The interpretive points clarified in the FAQs include the following:

Form SD Generally

  • Voluntary filers must file Form SD with any applicable specialized disclosure.
  • Failure to timely file Form SD will not cause an issuer to lose its eligibility to use short-form registration on Form S-3. (The FAQ does not mention Form F-3, used by foreign private issuers, but the reasoning would apply equally.)

Conflict Minerals

  • The conflict minerals disclosure requirements apply to a reporting company and all of its consolidated subsidiaries.
  • The packaging and container for a product are not considered to be part of the product, even if the packaging or container is necessary to preserve the usability of the product up to and following the product’s purchase. (Packaging and containers sold independently of the product are considered products in their own right.)
  • If a company manufactures a product, there is no distinction in the required analysis and disclosure between the components that the issuer manufactures itself and “generic” components that the issuer purchases for inclusion in the product.
  • Services are not products, and equipment that an issuer may manufacture or contract to manufacture to allow it to provide a service is not itself a product.
  • Tools, machines and other equipment that an issuer manufactures or contracts to manufacture for use in the manufacture of other products are not themselves products, even if the issuer later sells them.
  • Mining companies that engage only in activities customarily associated with mining, including processing and smelting, are not considered to be “manufacturing” the minerals they mine.
  • Following an IPO, an issuer may begin providing conflict minerals disclosure for the first calendar year that begins no sooner than eight months after the effective date of the IPO registration statement.

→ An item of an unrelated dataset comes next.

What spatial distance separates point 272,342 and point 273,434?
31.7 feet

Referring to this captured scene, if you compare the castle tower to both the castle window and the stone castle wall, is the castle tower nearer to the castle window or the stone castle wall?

Resource Extraction Payments

  • A company that provides only services associated with exploration, extraction, processing and export of a resource will not generally be considered to be a resource extraction issuer.
  • Transportation activities are generally not covered by the rule, unless the activities are directly related to the export of the resource.
  • Penalties and fines related to resource extraction paid to government agencies are not reportable.
  • Payments may not be reported on an accrual basis; they must be presented on a cash basis for the year in which they were made.
  • If an issuer pays corporate level income tax on many different sources of income in a particular country, it need not segregate its tax payments to report the amount corresponding solely to resource extraction activities, although it may choose to do so. If the issuer presents information on an aggregate basis, it may disclose that the information includes payments made for purposes other than commercial development activities.